Tasks to complete ▸
A. Render this sentence from the teaching memoir in Spanish: "Böblingen was a small town near Stuttgart and the Black Forest."
B. Transcribe the stretch of the teaching memoir from "As I write, the" through "tussle with bedbugs.".

Supplied text ▸
Marcotte, Mabel F.: 1952 – 1958

As I write, the headlines in today’s NEW YORK TIMES are no different from those that have captured our attention for many months about the battles in Yugoslavia. Yet when I think of the Yugoslavia of 1957, my recollection is of two verbal disputes. One confrontation was with a border guard and the second with a trio of Communist officials in Niska Banja about obtaining lodging. Oh yes, there was also a tussle with bedbugs.

There was no conflict in my mind about wanting to teach overseas. I just needed a little shove. During my first two years of teaching third grade in North Plainfield, New Jersey, I eagerly corresponded with a friend who went to Japan. The following two years I taught in Clearwater, Florida and met another teacher who had taught in the Panama Canal Zone. She gave me the encouragement I needed to send in my application. Nine months later I was aboard an Army transport, the Darby, bound for Europe.

Cruise ship it wasn’t. Twelve of us in double decker bunks were scolded every day for laundering undies” in the sink and draping them in our cabin. Dependents had first crack at the laundry room and that was before Pampers. But who was complaining? We had delicious meals, German lessons, dances, and perfect weather. Our destination was Bremerhaven, Germany, with one stop at Casablanca, North Africa. At Casablanca, we anxiously awaited our half-day pass as we gazed down at the departing wives and children and many passionate reunions on the deck. Next stop, Germany, where I learned the night before disembarking that I’d be teaching in the Böblingen American School. Böblingen was a small town near Stuttgart and the Black Forest.

As we boarded the trains for our destinations, we were told our trunks would reach us in a few days. Someone had a great sense of humor. They didn’t arrive for several months. Whenever a trunk did arrive, we had an “Opening Event”. As the first lucky gal opened hers, a dead silence fell over the group, while her face flushed in embarrassment. The clothes, thrown in helter skelter, were filthy. Of course, she’d receive the wrong trunk. What a blow!

While waiting, we lived out of the two suitcases we had been allowed to carry and became acquainted with our surroundings. The Post, a Panzer Kaserne, located on a hill above pretty little Böblingen had been Rommel’s headquarters. How strange it was passing armed soldiers each morning as we walked onto the post, and in the classroom peering through barred schoolroom windows. Other differences we experienced were larger class sizes than back home and we also ate lunch with our students from mess trays filled with G.I meals. One thing I found difficult was a higher student turnover than I was accustomed to in the States. Some of the children found it difficult too. Supplies were requisitioned from an Army Sergeant. But the curriculum was familiar, and the children were American, so we adjusted quickly. Living with the other teachers in a two-story dorm helped. We made friends easily and enjoyed having German maid service for only $12.00 a month.

I adjusted more quickly than I had expected to the military scrip and Deutsche Marks. The latter were the size and the shape of American quarters and were approximately four to the dollar. Everything was so reasonable! What an added bonus we had in having our purchases shipped home free when we left Europe. I paid only $200 for a set of George Jensen silverware. Beautiful little wood carvings and Christmas ornaments cost next to nothing. I’m still using the German stainless silverware today after almost 40 years.

Data segment ▸

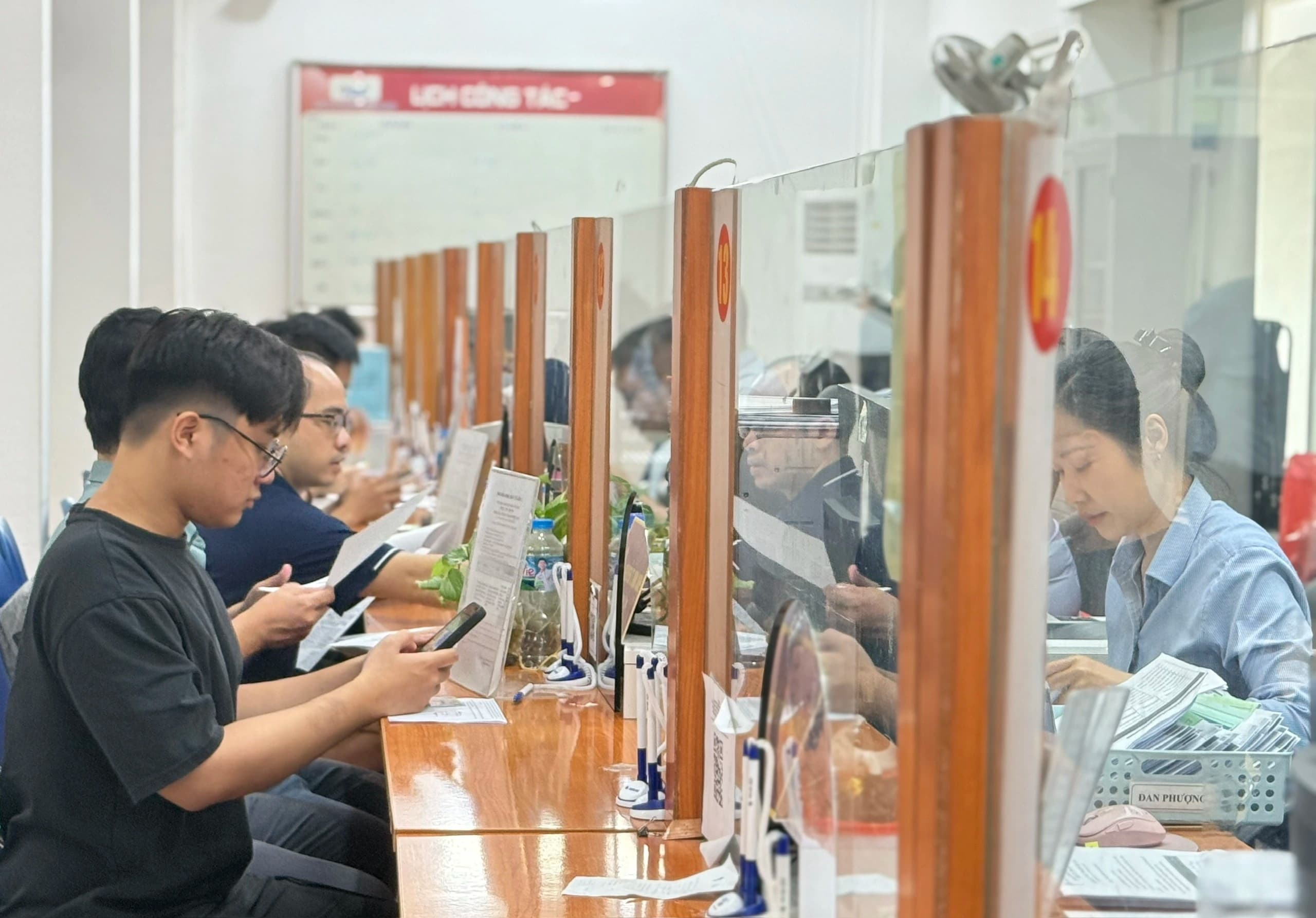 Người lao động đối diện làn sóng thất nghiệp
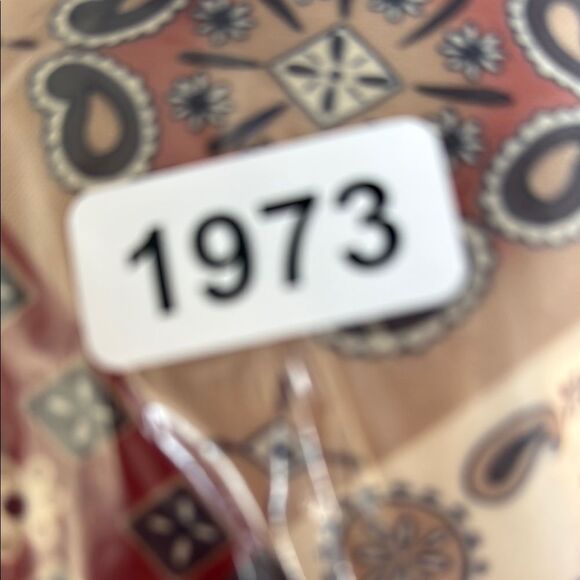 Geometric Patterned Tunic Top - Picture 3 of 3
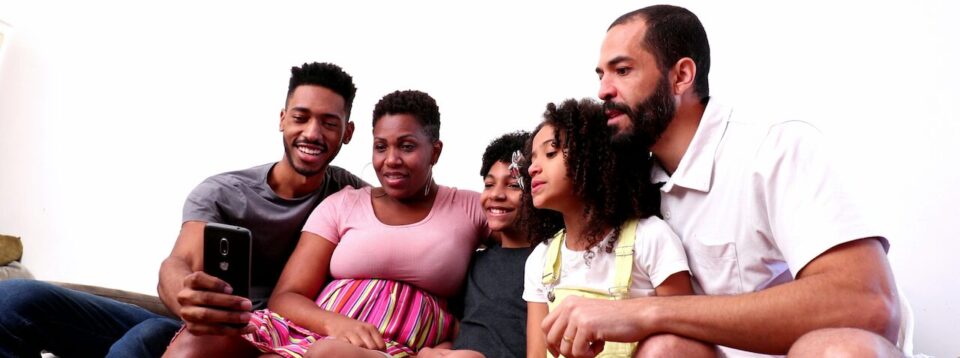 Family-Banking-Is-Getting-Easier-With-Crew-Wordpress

Task-by-task outputs ▸
A. Böblingen era un pequeño pueblo cerca de Stuttgart y de la Selva Negra.

B.
As I write, the headlines in today’s NEW YORK TIMES are no different from those that have captured our attention for many months about the battles in Yugoslavia. Yet when I think of the Yugoslavia of 1957, my recollection is of two verbal disputes. One confrontation was with a border guard and the second with a trio of Communist officials in Niska Banja about obtaining lodging. Oh yes, there was also a tussle with bedbugs.